PROBLEM REQUIREMENTS
Lay out the entries as a Markdown table with the columns "Row" and "Line", starting with the line that contains "How far from" and going on through the line that contains "Answer: point (173, 375)". Skip blank lines and leave the pictures out.

DATASET

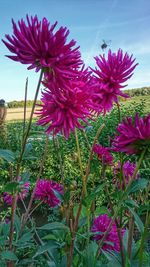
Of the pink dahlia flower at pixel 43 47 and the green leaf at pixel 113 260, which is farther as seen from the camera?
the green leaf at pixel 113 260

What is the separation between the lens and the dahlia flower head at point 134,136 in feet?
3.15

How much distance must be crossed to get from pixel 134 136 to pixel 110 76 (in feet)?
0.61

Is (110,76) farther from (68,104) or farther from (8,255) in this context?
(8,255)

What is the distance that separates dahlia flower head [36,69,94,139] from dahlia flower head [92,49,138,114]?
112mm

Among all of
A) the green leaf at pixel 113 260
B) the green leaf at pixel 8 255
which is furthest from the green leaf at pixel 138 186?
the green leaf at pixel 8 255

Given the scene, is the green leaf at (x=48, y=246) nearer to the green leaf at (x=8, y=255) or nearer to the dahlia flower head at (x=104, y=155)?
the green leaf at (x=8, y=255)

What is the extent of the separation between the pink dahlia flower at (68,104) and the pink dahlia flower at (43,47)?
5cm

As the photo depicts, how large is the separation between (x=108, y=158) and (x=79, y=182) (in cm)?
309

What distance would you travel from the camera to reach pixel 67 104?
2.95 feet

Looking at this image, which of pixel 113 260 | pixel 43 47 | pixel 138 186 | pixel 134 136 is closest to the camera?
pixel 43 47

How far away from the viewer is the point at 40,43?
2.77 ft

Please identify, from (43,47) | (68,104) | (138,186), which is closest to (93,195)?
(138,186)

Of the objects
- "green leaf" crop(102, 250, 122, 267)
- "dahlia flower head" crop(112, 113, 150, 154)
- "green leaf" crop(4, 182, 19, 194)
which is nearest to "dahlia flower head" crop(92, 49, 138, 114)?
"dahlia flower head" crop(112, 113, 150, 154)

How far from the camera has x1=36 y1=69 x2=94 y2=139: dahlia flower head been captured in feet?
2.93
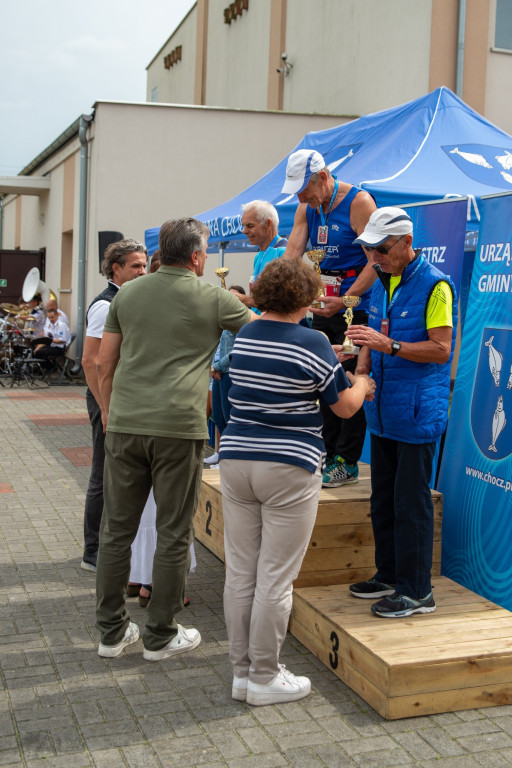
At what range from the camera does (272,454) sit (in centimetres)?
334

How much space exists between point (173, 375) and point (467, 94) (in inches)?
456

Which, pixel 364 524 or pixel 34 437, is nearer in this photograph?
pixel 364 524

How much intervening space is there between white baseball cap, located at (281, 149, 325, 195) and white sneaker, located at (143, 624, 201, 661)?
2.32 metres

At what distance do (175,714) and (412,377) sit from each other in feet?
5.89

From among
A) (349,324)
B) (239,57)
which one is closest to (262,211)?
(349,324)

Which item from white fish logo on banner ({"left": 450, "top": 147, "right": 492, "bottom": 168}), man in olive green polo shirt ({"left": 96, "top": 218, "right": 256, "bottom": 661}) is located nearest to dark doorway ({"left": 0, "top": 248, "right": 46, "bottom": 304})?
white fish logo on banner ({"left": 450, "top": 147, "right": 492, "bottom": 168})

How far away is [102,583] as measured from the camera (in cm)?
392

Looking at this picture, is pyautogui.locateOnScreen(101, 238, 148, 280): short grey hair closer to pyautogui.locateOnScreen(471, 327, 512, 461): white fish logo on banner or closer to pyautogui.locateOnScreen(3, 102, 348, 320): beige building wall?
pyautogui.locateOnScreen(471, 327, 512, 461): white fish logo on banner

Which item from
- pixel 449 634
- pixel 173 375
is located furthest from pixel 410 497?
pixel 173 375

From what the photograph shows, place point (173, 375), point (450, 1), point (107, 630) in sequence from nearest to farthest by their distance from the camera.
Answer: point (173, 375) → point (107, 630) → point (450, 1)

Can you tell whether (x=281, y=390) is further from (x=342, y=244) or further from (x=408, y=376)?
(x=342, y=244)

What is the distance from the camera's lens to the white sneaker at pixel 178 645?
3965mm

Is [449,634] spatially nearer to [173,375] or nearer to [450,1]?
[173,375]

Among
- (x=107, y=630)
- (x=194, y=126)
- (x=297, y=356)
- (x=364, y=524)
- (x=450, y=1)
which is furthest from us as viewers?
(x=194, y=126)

WRITTEN ANSWER
| Row | Line |
|---|---|
| 1 | How far from the camera has x1=36 y1=69 x2=94 y2=139: dahlia flower head been captured in feet? |
| 2 | 2.93 |
| 3 | At what range from the camera does (272,454) sit (in centimetres)? |
| 4 | 334 |
| 5 | How much space exists between point (173, 375) and point (467, 94) (in inches)? |
| 6 | 456 |
| 7 | Which, pixel 364 524 or pixel 34 437, is nearer in this photograph? |
| 8 | pixel 364 524 |
| 9 | How much intervening space is there between white baseball cap, located at (281, 149, 325, 195) and white sneaker, located at (143, 624, 201, 661)? |
| 10 | 2.32 metres |
| 11 | At what distance do (175,714) and (412,377) sit from each other in feet? |
| 12 | 5.89 |
| 13 | From among |
| 14 | A) (349,324) |
| 15 | B) (239,57) |
| 16 | which one is closest to (262,211)? |
| 17 | (349,324) |
| 18 | Which item from white fish logo on banner ({"left": 450, "top": 147, "right": 492, "bottom": 168}), man in olive green polo shirt ({"left": 96, "top": 218, "right": 256, "bottom": 661}) is located nearest to dark doorway ({"left": 0, "top": 248, "right": 46, "bottom": 304})? |
| 19 | white fish logo on banner ({"left": 450, "top": 147, "right": 492, "bottom": 168}) |
| 20 | How far away is [102,583] as measured from the camera (in cm)? |
| 21 | 392 |
| 22 | Looking at this picture, is pyautogui.locateOnScreen(101, 238, 148, 280): short grey hair closer to pyautogui.locateOnScreen(471, 327, 512, 461): white fish logo on banner or closer to pyautogui.locateOnScreen(3, 102, 348, 320): beige building wall? |
| 23 | pyautogui.locateOnScreen(471, 327, 512, 461): white fish logo on banner |
| 24 | Which item from |
| 25 | - pixel 449 634 |
| 26 | - pixel 173 375 |
| 27 | is located furthest from pixel 410 497? |
| 28 | pixel 173 375 |
| 29 | From what the photograph shows, place point (173, 375), point (450, 1), point (107, 630) in sequence from nearest to farthest by their distance from the camera. |
| 30 | Answer: point (173, 375) → point (107, 630) → point (450, 1) |